### TEXTAUSZUG
──────────

Heruntergekommene Viertel Brooklyns sind die Kulisse von „The Gang“, in der Pariser Fotograf Christian Geisselmann rebellisch-markante Charakterfrauen in Szene setzt. Für den Kino-Look, der durch verblasste Farben und körnige Querformate unterstützt wird, diente die Fotografie Bruce Davidsons als Inspirationsquelle.
S Magazin: Du hast zwei Leidenschaften: die Musik und die Fotografie. Wie hängen die zusammen?
Christian Geisselmann: Von klein auf spielte ich ständig mit den Fotoapparaten sowie den Super-8-Kameras meines Vaters herum, sie zogen mich einfach an. Als ich dann mit 15 die Bilder von Peter Lindbergh entdeckte, war alles zu spät – mir wurde schnell klar, dass ich Fotograf werden wollte, und so brachte ich mir über die Jahre das Fotografieren selbst bei.
Die erste Band startete ich ebenfalls mit 15. Ich wuchs quasi parallel in die Musik und in die Fotografie hinein. Die Musik gibt im Shooting die Grundatmosphäre vor, und beim Songtexte-Schreiben sind es die Bilder im Kopf, die mir die Richtung weisen.

──────────

### VORLIEGENDE DATEN
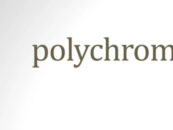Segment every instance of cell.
<instances>
[{
    "label": "cell",
    "instance_id": "277c9868",
    "mask_svg": "<svg viewBox=\"0 0 173 130\" xmlns=\"http://www.w3.org/2000/svg\"><path fill=\"white\" fill-rule=\"evenodd\" d=\"M67 39L69 40V59L68 61H73V59L72 58V38H69L68 37Z\"/></svg>",
    "mask_w": 173,
    "mask_h": 130
},
{
    "label": "cell",
    "instance_id": "7a4b0ae2",
    "mask_svg": "<svg viewBox=\"0 0 173 130\" xmlns=\"http://www.w3.org/2000/svg\"><path fill=\"white\" fill-rule=\"evenodd\" d=\"M154 47L153 50V57L152 61H166L165 55H164V49L165 47L163 45H151Z\"/></svg>",
    "mask_w": 173,
    "mask_h": 130
},
{
    "label": "cell",
    "instance_id": "9c48e42d",
    "mask_svg": "<svg viewBox=\"0 0 173 130\" xmlns=\"http://www.w3.org/2000/svg\"><path fill=\"white\" fill-rule=\"evenodd\" d=\"M75 47L76 48V50H77V52L78 55L79 56V59L80 60H81L82 59V56H81V55L80 52V50H79V47L80 46V45H74Z\"/></svg>",
    "mask_w": 173,
    "mask_h": 130
},
{
    "label": "cell",
    "instance_id": "52a82bcc",
    "mask_svg": "<svg viewBox=\"0 0 173 130\" xmlns=\"http://www.w3.org/2000/svg\"><path fill=\"white\" fill-rule=\"evenodd\" d=\"M106 40V59L105 61H110L109 59V38H104Z\"/></svg>",
    "mask_w": 173,
    "mask_h": 130
},
{
    "label": "cell",
    "instance_id": "ba28073f",
    "mask_svg": "<svg viewBox=\"0 0 173 130\" xmlns=\"http://www.w3.org/2000/svg\"><path fill=\"white\" fill-rule=\"evenodd\" d=\"M97 45H94V46H93V48L91 49V52H90V56H91V59H92L94 61H99V60H97V59H96L94 56V49L97 46Z\"/></svg>",
    "mask_w": 173,
    "mask_h": 130
},
{
    "label": "cell",
    "instance_id": "6da1fadb",
    "mask_svg": "<svg viewBox=\"0 0 173 130\" xmlns=\"http://www.w3.org/2000/svg\"><path fill=\"white\" fill-rule=\"evenodd\" d=\"M134 55L137 60L145 61L149 56V49L146 45H139L136 48Z\"/></svg>",
    "mask_w": 173,
    "mask_h": 130
},
{
    "label": "cell",
    "instance_id": "3957f363",
    "mask_svg": "<svg viewBox=\"0 0 173 130\" xmlns=\"http://www.w3.org/2000/svg\"><path fill=\"white\" fill-rule=\"evenodd\" d=\"M164 55L166 61H173V46L168 45L165 47Z\"/></svg>",
    "mask_w": 173,
    "mask_h": 130
},
{
    "label": "cell",
    "instance_id": "5b68a950",
    "mask_svg": "<svg viewBox=\"0 0 173 130\" xmlns=\"http://www.w3.org/2000/svg\"><path fill=\"white\" fill-rule=\"evenodd\" d=\"M33 46L35 48V62H34V66L33 68H39L38 64H37V61H38V54H37V50H38V47L37 45H34Z\"/></svg>",
    "mask_w": 173,
    "mask_h": 130
},
{
    "label": "cell",
    "instance_id": "8992f818",
    "mask_svg": "<svg viewBox=\"0 0 173 130\" xmlns=\"http://www.w3.org/2000/svg\"><path fill=\"white\" fill-rule=\"evenodd\" d=\"M84 47H86V49H85V51L84 52L83 55V56H82V59L81 60L80 62L79 63V64H78V65H76L75 64L74 65V68H78V67H79L80 66L81 64L82 63V61L83 60L84 58V56H85V55H86V53L87 51L88 50V47H90V45H84Z\"/></svg>",
    "mask_w": 173,
    "mask_h": 130
}]
</instances>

──────────

### ARBEITSANWEISUNG
Gib aus dem Textauszug die Stelle von „S Magazin: Du“ bis „die Richtung weisen.“ wortgetreu wieder. Stütze dich dabei nur auf den Textauszug.

### RICHTIGE LÖSUNG
S Magazin: Du hast zwei Leidenschaften: die Musik und die Fotografie. Wie hängen die zusammen?
Christian Geisselmann: Von klein auf spielte ich ständig mit den Fotoapparaten sowie den Super-8-Kameras meines Vaters herum, sie zogen mich einfach an. Als ich dann mit 15 die Bilder von Peter Lindbergh entdeckte, war alles zu spät – mir wurde schnell klar, dass ich Fotograf werden wollte, und so brachte ich mir über die Jahre das Fotografieren selbst bei.
Die erste Band startete ich ebenfalls mit 15. Ich wuchs quasi parallel in die Musik und in die Fotografie hinein. Die Musik gibt im Shooting die Grundatmosphäre vor, und beim Songtexte-Schreiben sind es die Bilder im Kopf, die mir die Richtung weisen.